Portrait of Jason, Shirley Clarke, 1967 | Tsounami 12 : Journal Intime
Je pense que pour raconter ce film, on ne peut se passer de l’histoire qui précède sa trouvaille. Parce qu’on ne tombe pas sur le cinéma de Shirley Clarke par hasard : il faut le vouloir. Et une fois qu’on y a eu accès, il reste ancré, ne serait-ce qu’après un extrait de cinq minutes dans un amphithéâtre bondé de la feu Sorbonne-Nouvelle à Censier-Daubenton en 2019. De ce cours je ne garde que trois notions : le Nouvel Hollywood, la création par Shirley Clarke en 1962 de la Film-Makers Cooperative avec Jonas Mekas, et son inspiration du mouvement cinéma-vérité. Ces notions sont suffisantes pour que quelques mois plus tard, lorsque le cinéma La Clef diffuse Portrait of Jason, j’y aille en entraînant une amie. On vit cette séance, littéralement. On est toutes les deux prises dans cette heure quarante-cinq de film, on partage nos rires, nos silences, et à la sortie, on partage surtout le même état : celui de sidération.
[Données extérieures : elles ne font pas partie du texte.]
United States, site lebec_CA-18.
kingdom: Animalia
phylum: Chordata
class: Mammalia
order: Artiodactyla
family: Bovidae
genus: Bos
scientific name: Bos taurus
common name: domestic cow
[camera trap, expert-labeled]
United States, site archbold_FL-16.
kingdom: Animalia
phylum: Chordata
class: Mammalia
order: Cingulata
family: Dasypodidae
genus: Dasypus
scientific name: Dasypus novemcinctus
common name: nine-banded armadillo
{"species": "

Le samedi 03 décembre 1966 à 21h, la caméra de Shirley Clarke commence à immortaliser celui qui s’énonce comme Jason Holliday, arnaqueur, et plutôt effrayant. Pendant douze heures, les bobines s’enchaînent et la caméra s’affaire pour nous livrer un témoignage aussi alambiqué que sincère. Ce sentiment tient particulièrement au procédé du film, brillant de simplicité : une caméra fixe, qui capture de face un homme qui raconte sa vie à la réalisatrice et à son compagnon, l’acteur Carl Lee, situés en hors-champ. On comprend rapidement que Carl Lee et Jason Holliday se connaissent intimement. On comprend aussi que Shirley Clarke et Carl Lee savent très bien ce qu’ils veulent tirer de lui. Au début, ils le laissent tergiverser un peu, faire son show en nous offrant au passage la plus fabuleuse et iconique imitation de Scarlett O’hara d’Autant en emporte le vent jamais proposée. Puis ils se mettent à orienter les histoires. Ils posent des questions, et anticipent que la réponse sera au moins mordante, au mieux culte. Car tout est culte chez Jason Holliday. Autant ses petites lunettes rondes que son regard empli d’ambiguïtés et surtout, ce rire duquel il assène toute la gravité de son vécu, toute la violence des échanges avec ces réalisateurs fantômes. Plus les heures passent, plus les verres s’enchaînent, plus ce rire résonne. Au début du film, on l’accompagne gaiement. Les rires des spectateurs vont de concert avec le sien. Puis les minutes avancent, et son rire se déploie finalement dans une solitude fracassante. On comprend qu’il n’est qu’un exutoire : la clarté d’un rire pour contrer la noirceur d’un vécu. Alors on commence à se poser la question de l’honnêteté, de la véracité, en même temps que Carl Lee coupe Jason pour lui dire qu’il n’est pas sincère, que c’est un menteur. Ce à quoi Jason acquiesce. Il promet de faire mieux. Il est reconnaissant d’être là, face à cette caméra.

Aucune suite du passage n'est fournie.